Nearby, relatively speaking, Portteus jumps out from the map. I used to enjoy selling the winery’s reds in restaurants. When they’re on, like the current cabernet, I like the way they handle acidity and tannin. Lighter in body and in alcohol, generally, they play nice with food. Tasting-room guests might get treated to a dose of philosophy — about winemaking or maybe something else. The general vibe of quirk here endears. A visiting wine know-it-all is giving a history lesson of Washington wine, and his vine trivia determines our next target.
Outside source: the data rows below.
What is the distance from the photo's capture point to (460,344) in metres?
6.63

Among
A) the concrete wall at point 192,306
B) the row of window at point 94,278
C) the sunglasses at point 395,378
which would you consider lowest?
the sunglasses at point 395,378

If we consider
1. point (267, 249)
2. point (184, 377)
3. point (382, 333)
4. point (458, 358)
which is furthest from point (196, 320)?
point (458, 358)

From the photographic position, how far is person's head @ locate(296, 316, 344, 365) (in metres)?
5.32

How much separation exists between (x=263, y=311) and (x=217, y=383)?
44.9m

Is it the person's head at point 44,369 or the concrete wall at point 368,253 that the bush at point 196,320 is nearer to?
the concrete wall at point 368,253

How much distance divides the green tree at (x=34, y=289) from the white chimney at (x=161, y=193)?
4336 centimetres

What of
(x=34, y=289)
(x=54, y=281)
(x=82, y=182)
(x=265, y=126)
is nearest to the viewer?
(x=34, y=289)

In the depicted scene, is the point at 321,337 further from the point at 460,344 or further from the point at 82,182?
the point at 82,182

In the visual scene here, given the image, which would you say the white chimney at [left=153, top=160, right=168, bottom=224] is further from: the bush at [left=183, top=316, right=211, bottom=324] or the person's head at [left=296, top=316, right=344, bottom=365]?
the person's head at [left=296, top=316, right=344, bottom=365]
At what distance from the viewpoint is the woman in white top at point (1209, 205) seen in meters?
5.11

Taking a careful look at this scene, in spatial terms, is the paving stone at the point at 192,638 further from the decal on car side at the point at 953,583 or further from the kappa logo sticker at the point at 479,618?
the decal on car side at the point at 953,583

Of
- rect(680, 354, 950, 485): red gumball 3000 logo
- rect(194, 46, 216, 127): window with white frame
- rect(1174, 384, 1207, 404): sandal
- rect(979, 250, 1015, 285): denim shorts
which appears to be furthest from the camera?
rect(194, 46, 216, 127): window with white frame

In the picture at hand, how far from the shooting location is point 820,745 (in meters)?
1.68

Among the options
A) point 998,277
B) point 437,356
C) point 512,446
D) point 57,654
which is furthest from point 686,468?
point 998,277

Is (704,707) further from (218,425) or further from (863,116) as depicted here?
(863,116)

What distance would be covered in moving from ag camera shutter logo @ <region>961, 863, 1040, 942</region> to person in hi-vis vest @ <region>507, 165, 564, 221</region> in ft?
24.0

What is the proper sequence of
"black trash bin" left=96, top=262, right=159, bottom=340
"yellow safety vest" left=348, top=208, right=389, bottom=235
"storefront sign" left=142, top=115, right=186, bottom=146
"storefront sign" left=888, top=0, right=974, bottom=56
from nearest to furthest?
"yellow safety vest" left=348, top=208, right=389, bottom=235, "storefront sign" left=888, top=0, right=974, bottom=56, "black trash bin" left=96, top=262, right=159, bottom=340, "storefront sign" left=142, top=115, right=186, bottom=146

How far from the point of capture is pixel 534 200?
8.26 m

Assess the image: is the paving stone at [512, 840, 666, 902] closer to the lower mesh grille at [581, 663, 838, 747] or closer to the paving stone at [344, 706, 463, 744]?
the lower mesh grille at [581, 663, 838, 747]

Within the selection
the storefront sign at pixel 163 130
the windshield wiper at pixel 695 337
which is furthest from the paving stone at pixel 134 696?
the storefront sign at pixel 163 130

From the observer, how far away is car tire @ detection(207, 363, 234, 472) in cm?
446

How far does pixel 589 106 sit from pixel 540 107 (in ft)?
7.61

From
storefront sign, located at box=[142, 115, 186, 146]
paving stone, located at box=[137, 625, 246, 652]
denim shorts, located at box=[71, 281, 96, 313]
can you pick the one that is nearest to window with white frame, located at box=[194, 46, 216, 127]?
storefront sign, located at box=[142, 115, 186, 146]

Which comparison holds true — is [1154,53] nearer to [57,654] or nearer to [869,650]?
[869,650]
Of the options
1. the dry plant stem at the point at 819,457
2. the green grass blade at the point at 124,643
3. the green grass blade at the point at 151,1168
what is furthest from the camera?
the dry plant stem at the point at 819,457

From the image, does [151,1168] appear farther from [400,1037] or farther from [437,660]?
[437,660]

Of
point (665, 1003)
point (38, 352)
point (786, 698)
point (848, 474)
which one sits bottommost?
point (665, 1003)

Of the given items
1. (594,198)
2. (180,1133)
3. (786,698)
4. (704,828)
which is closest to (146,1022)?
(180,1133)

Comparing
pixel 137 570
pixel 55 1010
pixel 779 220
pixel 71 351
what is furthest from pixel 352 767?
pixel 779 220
Near Sunnyside, Snipes Mountain gained official AVA (American Viticultural Area) designation in 2009. Think of it as Yakima Valley’s mustache. Wineries using grapes from this AVA include some pedigreed names — Betz and DeLille among them. Wine grapes have grown here for close to 100 years, and Upland Vineyards contributes grapes to many of the fine wines coming from Snipes. Upland also has a pedigree to rule them all: Part of its land is considered Vineyard Zero for the Washington state wine industry. Upland Estates’ own wines show off the power and complexity capable from red grapes such as cabernet sauvignon, grenache and mourvèdre.
Upland Estates has the only tasting room in the AVA, so we make an excuse to enjoy another great Washington crop, an IPA at Snipes Mountain Brewery. Man cannot live on wine alone. (And the drive between wineries eggs on a wicked thirst.)
An hour later we’re headed for Prosser, having heard the old guy at the next table garble a winery name we decipher on the map as Pontin Del Roza.
In Prosser, the Pontin family of Pontin Del Roza has farmed for decades, raising turkey, wheat and potatoes as well as grapes for Welch’s and wine. Italian in origin, Pontin Del Roza bottles single-varietal Dolcetto and Sangiovese wines. Dolcetto is particularly beautiful. The color of blueberry jam, it tastes like the color purple. I stand by that description even though I don’t know quite what I mean.
After 40 miles, we’re tired and must sleep, which means the cherry on the end of the Yakima Valley, Red Mountain, will have to wait for the sequel. A wrong turn trying to find the Prosser Best Western submits a peek-a-boo view of Chinook Wines, just off the road. Maybe one more stop.
Maggie Savarino is a Seattle-based freelance writer.